### Your instructions:
Lay out as a Markdown table with columns Row and Line every non-blank line of the items, starting with the line that contains "Judging by this image, among the items" and going on through the end of the items.

(Scene-based spatial items)
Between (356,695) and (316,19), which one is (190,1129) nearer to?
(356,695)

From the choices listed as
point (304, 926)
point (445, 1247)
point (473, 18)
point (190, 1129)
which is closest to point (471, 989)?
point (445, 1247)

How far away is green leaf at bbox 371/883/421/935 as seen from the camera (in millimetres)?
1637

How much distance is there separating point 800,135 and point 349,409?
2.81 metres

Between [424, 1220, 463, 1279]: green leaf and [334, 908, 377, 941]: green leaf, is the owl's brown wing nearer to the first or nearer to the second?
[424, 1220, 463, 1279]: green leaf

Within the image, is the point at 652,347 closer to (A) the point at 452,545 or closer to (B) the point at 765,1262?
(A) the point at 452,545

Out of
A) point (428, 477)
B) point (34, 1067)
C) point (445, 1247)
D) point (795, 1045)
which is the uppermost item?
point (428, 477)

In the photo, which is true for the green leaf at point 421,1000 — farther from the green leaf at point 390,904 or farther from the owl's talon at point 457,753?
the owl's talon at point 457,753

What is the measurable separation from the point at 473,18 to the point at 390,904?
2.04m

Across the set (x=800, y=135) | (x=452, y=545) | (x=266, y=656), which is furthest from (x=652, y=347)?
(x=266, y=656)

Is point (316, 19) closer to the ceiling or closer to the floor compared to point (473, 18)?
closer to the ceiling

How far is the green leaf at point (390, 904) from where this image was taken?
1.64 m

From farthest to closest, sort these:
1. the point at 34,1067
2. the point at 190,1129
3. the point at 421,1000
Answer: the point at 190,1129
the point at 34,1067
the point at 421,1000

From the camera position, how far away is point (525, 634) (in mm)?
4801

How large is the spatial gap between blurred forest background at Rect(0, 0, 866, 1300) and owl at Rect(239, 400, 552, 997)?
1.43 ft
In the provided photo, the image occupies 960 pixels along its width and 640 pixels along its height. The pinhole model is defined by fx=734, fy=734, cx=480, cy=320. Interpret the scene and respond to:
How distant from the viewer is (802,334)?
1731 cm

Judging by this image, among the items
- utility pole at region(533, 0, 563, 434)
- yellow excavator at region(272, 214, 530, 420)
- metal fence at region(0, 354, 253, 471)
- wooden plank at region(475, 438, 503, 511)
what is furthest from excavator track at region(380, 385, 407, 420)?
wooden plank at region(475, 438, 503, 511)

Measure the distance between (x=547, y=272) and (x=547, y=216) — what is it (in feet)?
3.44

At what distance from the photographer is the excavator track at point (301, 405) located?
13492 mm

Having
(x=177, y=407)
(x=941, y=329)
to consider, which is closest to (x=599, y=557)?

### The completed task:
| Row | Line |
|---|---|
| 1 | Judging by this image, among the items |
| 2 | - utility pole at region(533, 0, 563, 434) |
| 3 | - yellow excavator at region(272, 214, 530, 420) |
| 4 | - metal fence at region(0, 354, 253, 471) |
| 5 | - wooden plank at region(475, 438, 503, 511) |
| 6 | what is furthest from excavator track at region(380, 385, 407, 420)? |
| 7 | wooden plank at region(475, 438, 503, 511) |
| 8 | Measure the distance between (x=547, y=272) and (x=547, y=216) — what is it (in feet)? |
| 9 | 3.44 |
| 10 | At what distance from the photographer is the excavator track at point (301, 405) located? |
| 11 | 13492 mm |
| 12 | Having |
| 13 | (x=177, y=407) |
| 14 | (x=941, y=329) |
| 15 | to consider, which is closest to (x=599, y=557)? |